Name each distinct username that posts in the weed killer thread, in order of first appearance.

(Extract begins)

# weed killer



## jojo (Sep 20, 2007)

Does anyone know if I'm I allowed to bring weedkiller in my suitcase back to Spain?? I've got a load of "round-up" weedkiller spray here at my UK house and the stuff I bought in Spain, didnt work particularly well and was dear!

Are there any rules or laws? I dont wanna be slung in jail on my way home

Jo xxx


----------



## jkchawner (Dec 21, 2008)

jojo said:


> Does anyone know if I'm I allowed to bring weedkiller in my suitcase back to Spain?? I've got a load of "round-up" weedkiller spray here at my UK house and the stuff I bought in Spain, didnt work particularly well and was dear!
> 
> Are there any rules or laws? I dont wanna be slung in jail on my way home
> 
> Jo xxx


ever heard of a weedkiller bomb ?
there is such a thing and they can be very powerfull so i dont think its the best idea to be honest. im fairly sure that you would be quizzed on it and at the very least have it took off you.


----------



## littleredrooster (Aug 3, 2008)

jojo said:


> Does anyone know if I'm I allowed to bring weedkiller in my suitcase back to Spain?? I've got a load of "round-up" weedkiller spray here at my UK house and the stuff I bought in Spain, didnt work particularly well and was dear!
> 
> Are there any rules or laws? I dont wanna be slung in jail on my way home
> 
> Jo xxx


I buy undiluted roundup and also its equivalent in Spain and bring it back to the UK and Sweden,its much cheaper and very effective.

Be sure to buy it from a Spanish Farmers Co-op, to be sure of getting the real thing.


----------



## almendros (Aug 14, 2008)

littleredrooster said:


> I buy undiluted roundup and also its equivalent in Spain and bring it back to the UK and Sweden,its much cheaper and very effective.
> 
> Be sure to buy it from a Spanish Farmers Co-op, to be sure of getting the real thing.


Roundup is freely available in Spain at around €40 for 5 litres.

The exact same generic product is Atilla at a much lower price.

And, JKChawner, the only explosive weedkiller is Sodium Chlorate and no one uses that as it kills the ground for years.


----------



## jojo (Sep 20, 2007)

almendros said:


> Roundup is freely available in Spain at around €40 for 5 litres.
> 
> The exact same generic product is Atilla at a much lower price.
> 
> And, JKChawner, the only explosive weedkiller is Sodium Chlorate and no one uses that as it kills the ground for years.



Thanks for the advise, It was just I've got five of those squirty bottle things in the cupboard here in the UK and thought its a waste?? I'm packed now and there aint no room for anything more in my case, its bursting!!!! So I'll leave it!!



Jo xxx


----------

(Extract ends)
(Data section begins)

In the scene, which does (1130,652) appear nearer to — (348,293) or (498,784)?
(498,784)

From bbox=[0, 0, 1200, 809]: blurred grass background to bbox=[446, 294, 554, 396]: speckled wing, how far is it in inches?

(Data section ends)

### [Problem solution]
jojo, jkchawner, littleredrooster, almendros